PAGE TEXT:
Citation : 2001 Latest Caselaw 1903 Del
Judgement Date : 10 December, 2001

Delhi High Court
Sprint Rpg India Ltd. vs The Commissioner Of Customs on 10 December, 2001
Equivalent citations: 95 (2002) DLT 455, 2002 (82) ECC 66, 2002 (140) ELT 73 Del
Author: S Sinha
Bench: S.B.Sinha, A Sikri

JUDGMENT

S.B. Sinha, C.J.

1. Whether the Customs Authorities or the International Airport Authority of India would be liable to pay the price of imported goods which had been sold on auction by the later, is the question involved in this writ petition.

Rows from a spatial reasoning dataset
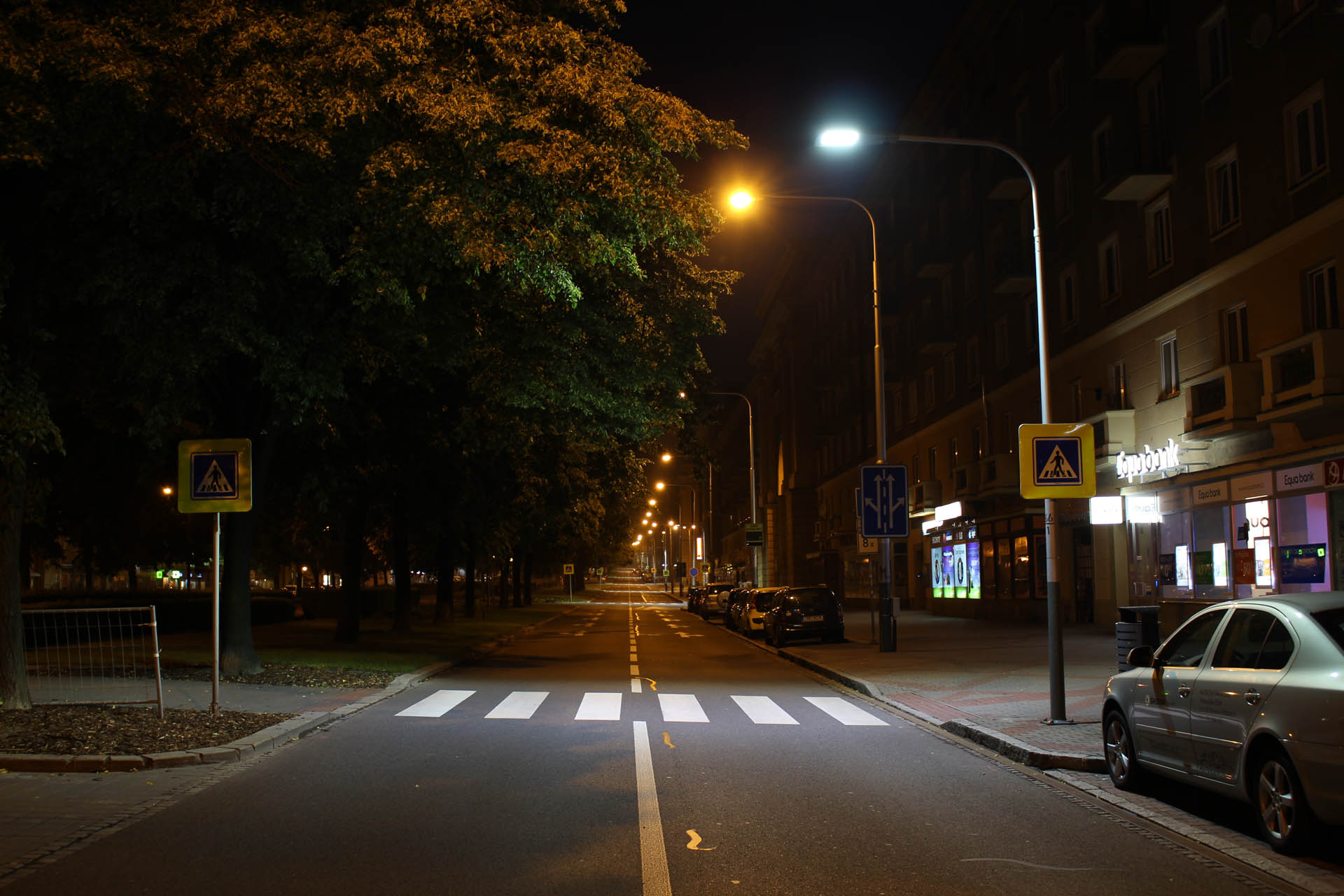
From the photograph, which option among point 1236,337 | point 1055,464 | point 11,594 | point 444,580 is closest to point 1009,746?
point 1055,464

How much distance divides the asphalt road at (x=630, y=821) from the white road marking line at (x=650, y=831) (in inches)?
0.9

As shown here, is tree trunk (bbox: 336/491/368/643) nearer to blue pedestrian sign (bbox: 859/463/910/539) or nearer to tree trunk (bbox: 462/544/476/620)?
blue pedestrian sign (bbox: 859/463/910/539)

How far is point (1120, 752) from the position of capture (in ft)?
30.6

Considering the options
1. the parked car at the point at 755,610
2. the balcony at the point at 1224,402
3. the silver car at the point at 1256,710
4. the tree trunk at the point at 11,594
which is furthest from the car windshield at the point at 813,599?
the silver car at the point at 1256,710

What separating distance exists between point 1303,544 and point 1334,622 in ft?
51.7

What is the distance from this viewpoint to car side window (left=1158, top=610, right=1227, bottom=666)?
Result: 838 cm

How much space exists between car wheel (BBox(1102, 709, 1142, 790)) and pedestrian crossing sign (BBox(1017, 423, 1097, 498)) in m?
3.57

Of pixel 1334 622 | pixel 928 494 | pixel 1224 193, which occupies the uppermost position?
pixel 1224 193

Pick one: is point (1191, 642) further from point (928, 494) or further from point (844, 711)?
point (928, 494)

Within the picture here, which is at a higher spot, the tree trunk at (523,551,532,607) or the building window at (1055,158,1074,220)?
the building window at (1055,158,1074,220)

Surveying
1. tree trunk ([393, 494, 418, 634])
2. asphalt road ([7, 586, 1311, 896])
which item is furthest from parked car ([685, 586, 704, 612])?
asphalt road ([7, 586, 1311, 896])

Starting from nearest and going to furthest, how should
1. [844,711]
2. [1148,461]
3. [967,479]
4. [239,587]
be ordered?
[844,711]
[239,587]
[1148,461]
[967,479]

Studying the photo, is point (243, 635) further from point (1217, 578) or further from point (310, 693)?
point (1217, 578)

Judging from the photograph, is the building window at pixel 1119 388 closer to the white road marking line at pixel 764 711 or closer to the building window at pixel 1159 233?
the building window at pixel 1159 233
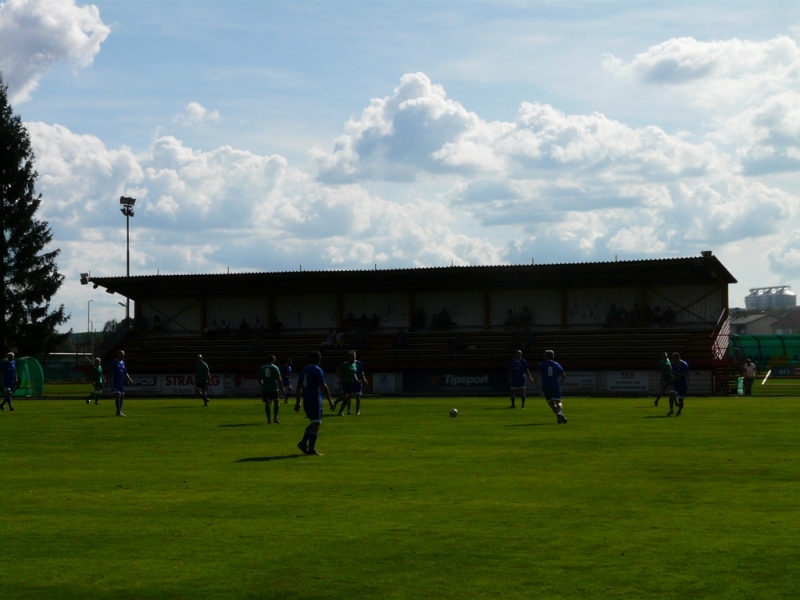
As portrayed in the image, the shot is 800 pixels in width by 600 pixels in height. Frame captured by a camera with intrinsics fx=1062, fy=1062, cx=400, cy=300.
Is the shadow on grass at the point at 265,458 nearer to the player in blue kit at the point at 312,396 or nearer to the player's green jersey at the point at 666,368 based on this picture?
the player in blue kit at the point at 312,396

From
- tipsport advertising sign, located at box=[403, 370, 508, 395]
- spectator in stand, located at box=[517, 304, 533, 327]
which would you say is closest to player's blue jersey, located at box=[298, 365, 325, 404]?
tipsport advertising sign, located at box=[403, 370, 508, 395]

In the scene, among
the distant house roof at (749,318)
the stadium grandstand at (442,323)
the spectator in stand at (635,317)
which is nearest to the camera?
the stadium grandstand at (442,323)

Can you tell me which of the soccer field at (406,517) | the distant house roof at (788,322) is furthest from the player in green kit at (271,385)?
the distant house roof at (788,322)

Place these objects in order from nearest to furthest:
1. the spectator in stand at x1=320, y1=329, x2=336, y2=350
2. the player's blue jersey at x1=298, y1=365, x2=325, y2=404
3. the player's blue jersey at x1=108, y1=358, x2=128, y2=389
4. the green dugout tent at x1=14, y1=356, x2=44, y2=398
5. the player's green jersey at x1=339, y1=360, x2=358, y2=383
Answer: the player's blue jersey at x1=298, y1=365, x2=325, y2=404
the player's blue jersey at x1=108, y1=358, x2=128, y2=389
the player's green jersey at x1=339, y1=360, x2=358, y2=383
the green dugout tent at x1=14, y1=356, x2=44, y2=398
the spectator in stand at x1=320, y1=329, x2=336, y2=350

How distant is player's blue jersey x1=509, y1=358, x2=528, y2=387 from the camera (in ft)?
128

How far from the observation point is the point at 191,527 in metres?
12.4

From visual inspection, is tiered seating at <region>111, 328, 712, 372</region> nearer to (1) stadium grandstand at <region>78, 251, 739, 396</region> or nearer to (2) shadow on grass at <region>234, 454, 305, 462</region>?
(1) stadium grandstand at <region>78, 251, 739, 396</region>

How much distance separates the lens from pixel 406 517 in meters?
13.0

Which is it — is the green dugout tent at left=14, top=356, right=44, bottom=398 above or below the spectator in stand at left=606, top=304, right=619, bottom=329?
below

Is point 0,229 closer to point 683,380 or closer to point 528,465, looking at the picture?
point 683,380

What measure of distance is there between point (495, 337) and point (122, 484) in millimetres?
50710

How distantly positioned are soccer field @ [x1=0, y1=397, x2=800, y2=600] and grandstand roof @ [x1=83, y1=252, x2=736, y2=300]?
38.8 meters

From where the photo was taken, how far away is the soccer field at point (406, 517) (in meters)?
9.50

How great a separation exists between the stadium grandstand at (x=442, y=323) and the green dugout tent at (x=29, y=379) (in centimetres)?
606
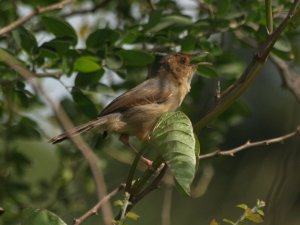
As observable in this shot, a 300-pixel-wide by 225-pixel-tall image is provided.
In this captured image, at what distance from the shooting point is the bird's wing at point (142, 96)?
226 inches

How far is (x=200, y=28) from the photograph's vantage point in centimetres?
518

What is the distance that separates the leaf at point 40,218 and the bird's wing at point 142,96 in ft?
8.97

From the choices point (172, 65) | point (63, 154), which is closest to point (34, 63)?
point (63, 154)

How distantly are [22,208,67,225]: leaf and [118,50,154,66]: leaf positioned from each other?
7.09ft

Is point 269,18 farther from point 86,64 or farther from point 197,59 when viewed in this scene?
point 197,59

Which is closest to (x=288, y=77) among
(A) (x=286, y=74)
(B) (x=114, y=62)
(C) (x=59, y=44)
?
(A) (x=286, y=74)

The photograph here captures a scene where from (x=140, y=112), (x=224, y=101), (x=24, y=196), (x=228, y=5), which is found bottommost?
(x=24, y=196)

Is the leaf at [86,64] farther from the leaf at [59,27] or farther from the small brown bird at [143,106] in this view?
the small brown bird at [143,106]

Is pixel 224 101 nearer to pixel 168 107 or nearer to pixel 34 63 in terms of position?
pixel 34 63

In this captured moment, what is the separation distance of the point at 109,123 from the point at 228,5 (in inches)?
50.8

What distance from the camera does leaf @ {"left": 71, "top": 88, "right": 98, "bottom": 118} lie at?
15.9 feet

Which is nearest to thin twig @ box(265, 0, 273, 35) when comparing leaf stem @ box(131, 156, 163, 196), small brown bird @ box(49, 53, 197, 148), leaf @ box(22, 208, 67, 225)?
leaf stem @ box(131, 156, 163, 196)

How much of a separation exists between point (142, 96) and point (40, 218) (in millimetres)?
3094

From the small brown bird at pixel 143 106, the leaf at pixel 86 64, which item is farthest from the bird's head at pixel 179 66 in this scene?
the leaf at pixel 86 64
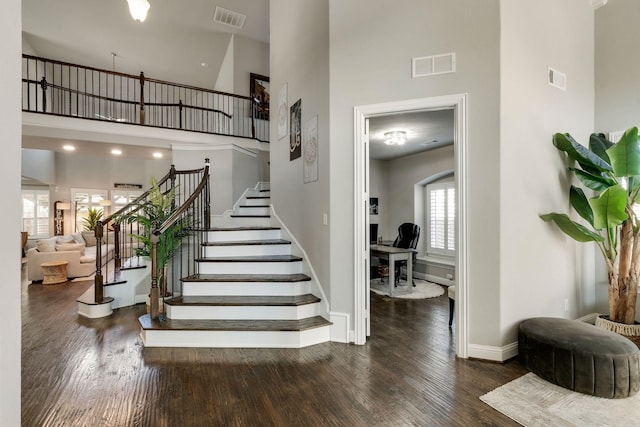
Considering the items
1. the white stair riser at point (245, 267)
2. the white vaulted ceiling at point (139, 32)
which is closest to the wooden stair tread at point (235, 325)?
the white stair riser at point (245, 267)

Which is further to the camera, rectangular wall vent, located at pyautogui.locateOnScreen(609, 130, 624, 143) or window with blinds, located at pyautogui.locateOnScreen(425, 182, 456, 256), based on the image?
window with blinds, located at pyautogui.locateOnScreen(425, 182, 456, 256)

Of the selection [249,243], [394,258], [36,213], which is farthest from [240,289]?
[36,213]

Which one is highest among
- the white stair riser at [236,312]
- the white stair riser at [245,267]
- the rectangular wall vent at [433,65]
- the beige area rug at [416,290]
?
the rectangular wall vent at [433,65]

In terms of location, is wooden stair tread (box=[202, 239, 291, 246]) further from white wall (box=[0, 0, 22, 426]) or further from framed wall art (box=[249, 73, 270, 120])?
framed wall art (box=[249, 73, 270, 120])

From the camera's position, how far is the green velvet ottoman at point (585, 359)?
7.38 ft

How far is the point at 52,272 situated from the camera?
6316 millimetres

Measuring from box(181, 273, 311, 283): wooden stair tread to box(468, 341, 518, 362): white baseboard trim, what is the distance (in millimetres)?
1890

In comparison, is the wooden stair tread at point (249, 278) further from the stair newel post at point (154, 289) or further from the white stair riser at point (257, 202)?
the white stair riser at point (257, 202)

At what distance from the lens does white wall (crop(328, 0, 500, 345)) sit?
2.83 meters

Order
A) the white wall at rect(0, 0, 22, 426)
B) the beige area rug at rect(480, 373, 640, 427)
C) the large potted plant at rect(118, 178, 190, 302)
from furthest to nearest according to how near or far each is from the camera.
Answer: the large potted plant at rect(118, 178, 190, 302) → the beige area rug at rect(480, 373, 640, 427) → the white wall at rect(0, 0, 22, 426)

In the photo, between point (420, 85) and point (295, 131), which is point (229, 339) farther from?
point (420, 85)

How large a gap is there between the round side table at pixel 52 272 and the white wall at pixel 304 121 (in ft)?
16.3

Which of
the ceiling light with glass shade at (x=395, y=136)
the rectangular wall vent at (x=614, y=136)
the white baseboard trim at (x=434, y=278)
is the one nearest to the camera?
the rectangular wall vent at (x=614, y=136)

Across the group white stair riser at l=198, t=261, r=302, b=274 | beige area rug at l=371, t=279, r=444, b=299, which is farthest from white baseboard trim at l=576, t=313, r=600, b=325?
white stair riser at l=198, t=261, r=302, b=274
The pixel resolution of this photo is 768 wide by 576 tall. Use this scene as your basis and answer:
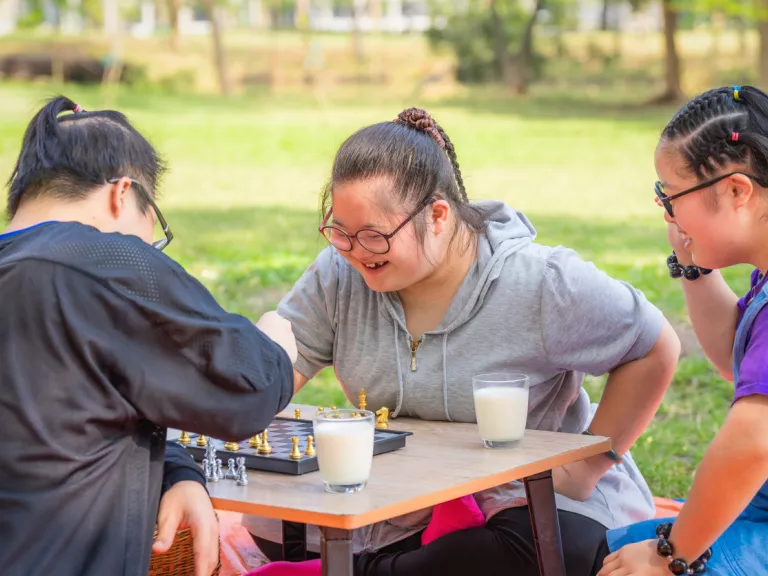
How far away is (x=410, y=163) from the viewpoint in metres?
3.24

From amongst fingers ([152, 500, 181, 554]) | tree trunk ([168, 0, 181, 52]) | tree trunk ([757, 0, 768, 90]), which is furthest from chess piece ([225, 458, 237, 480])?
tree trunk ([168, 0, 181, 52])

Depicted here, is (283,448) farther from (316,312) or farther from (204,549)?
(316,312)

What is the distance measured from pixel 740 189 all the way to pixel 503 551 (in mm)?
1172

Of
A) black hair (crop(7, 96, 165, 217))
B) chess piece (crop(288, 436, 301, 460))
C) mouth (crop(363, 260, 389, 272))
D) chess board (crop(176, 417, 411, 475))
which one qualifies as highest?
black hair (crop(7, 96, 165, 217))

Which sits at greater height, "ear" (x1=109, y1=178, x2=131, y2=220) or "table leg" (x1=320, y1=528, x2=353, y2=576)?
"ear" (x1=109, y1=178, x2=131, y2=220)

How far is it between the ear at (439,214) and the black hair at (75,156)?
964 mm

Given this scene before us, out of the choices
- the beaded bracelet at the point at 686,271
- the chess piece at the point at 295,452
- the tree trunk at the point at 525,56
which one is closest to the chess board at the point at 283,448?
the chess piece at the point at 295,452

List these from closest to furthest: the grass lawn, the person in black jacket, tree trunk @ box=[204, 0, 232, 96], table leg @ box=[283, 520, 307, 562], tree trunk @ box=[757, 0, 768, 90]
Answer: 1. the person in black jacket
2. table leg @ box=[283, 520, 307, 562]
3. the grass lawn
4. tree trunk @ box=[757, 0, 768, 90]
5. tree trunk @ box=[204, 0, 232, 96]

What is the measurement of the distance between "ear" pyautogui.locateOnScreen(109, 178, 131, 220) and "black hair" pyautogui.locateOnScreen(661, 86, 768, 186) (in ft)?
4.32

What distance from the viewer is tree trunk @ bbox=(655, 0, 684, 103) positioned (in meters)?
26.3

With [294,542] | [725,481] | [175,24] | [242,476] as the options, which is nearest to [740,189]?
[725,481]

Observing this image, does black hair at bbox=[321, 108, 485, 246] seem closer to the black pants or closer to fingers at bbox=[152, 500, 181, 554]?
the black pants

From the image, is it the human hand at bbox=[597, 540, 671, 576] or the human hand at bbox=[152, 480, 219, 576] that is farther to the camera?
the human hand at bbox=[597, 540, 671, 576]

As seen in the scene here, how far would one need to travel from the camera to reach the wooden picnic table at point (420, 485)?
2299mm
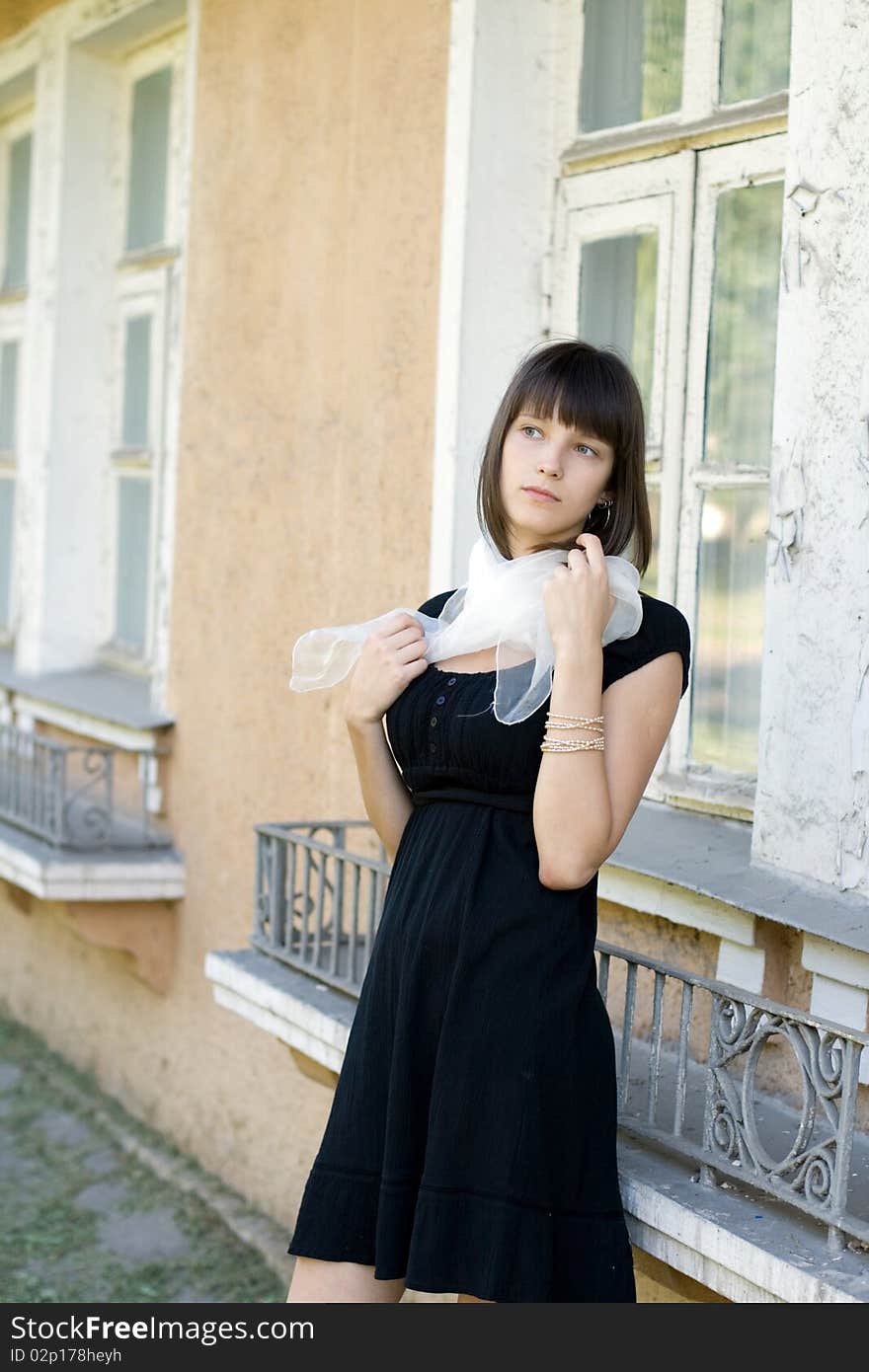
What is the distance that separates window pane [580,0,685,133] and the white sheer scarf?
1.63 metres

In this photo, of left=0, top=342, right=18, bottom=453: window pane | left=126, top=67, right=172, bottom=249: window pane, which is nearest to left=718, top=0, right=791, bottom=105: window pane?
left=126, top=67, right=172, bottom=249: window pane

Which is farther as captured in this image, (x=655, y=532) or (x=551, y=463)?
(x=655, y=532)

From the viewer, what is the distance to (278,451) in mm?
4598

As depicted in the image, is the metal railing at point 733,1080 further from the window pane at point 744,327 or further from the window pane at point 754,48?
the window pane at point 754,48

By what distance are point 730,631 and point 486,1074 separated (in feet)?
4.73

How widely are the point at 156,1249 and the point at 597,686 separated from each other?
332 cm

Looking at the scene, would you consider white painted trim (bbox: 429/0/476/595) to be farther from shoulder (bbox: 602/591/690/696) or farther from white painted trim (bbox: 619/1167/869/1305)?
white painted trim (bbox: 619/1167/869/1305)

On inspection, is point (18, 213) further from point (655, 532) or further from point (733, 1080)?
point (733, 1080)

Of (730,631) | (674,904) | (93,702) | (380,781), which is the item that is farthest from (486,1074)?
(93,702)

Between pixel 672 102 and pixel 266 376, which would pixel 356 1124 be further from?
pixel 266 376

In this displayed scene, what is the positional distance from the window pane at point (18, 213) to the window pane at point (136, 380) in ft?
3.64

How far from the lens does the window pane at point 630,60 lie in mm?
3479

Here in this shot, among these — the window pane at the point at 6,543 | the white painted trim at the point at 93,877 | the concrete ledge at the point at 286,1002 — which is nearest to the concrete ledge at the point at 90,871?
the white painted trim at the point at 93,877

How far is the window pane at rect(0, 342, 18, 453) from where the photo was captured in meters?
6.93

GIVEN REQUEST:
Repeat the court judgment word for word, beginning at "S.B. Sinha, C.J." and stopping after "this writ petition.".

ANSWER IN FULL:
S.B. Sinha, C.J.

1. Whether the Customs Authorities or the International Airport Authority of India would be liable to pay the price of imported goods which had been sold on auction by the later, is the question involved in this writ petition.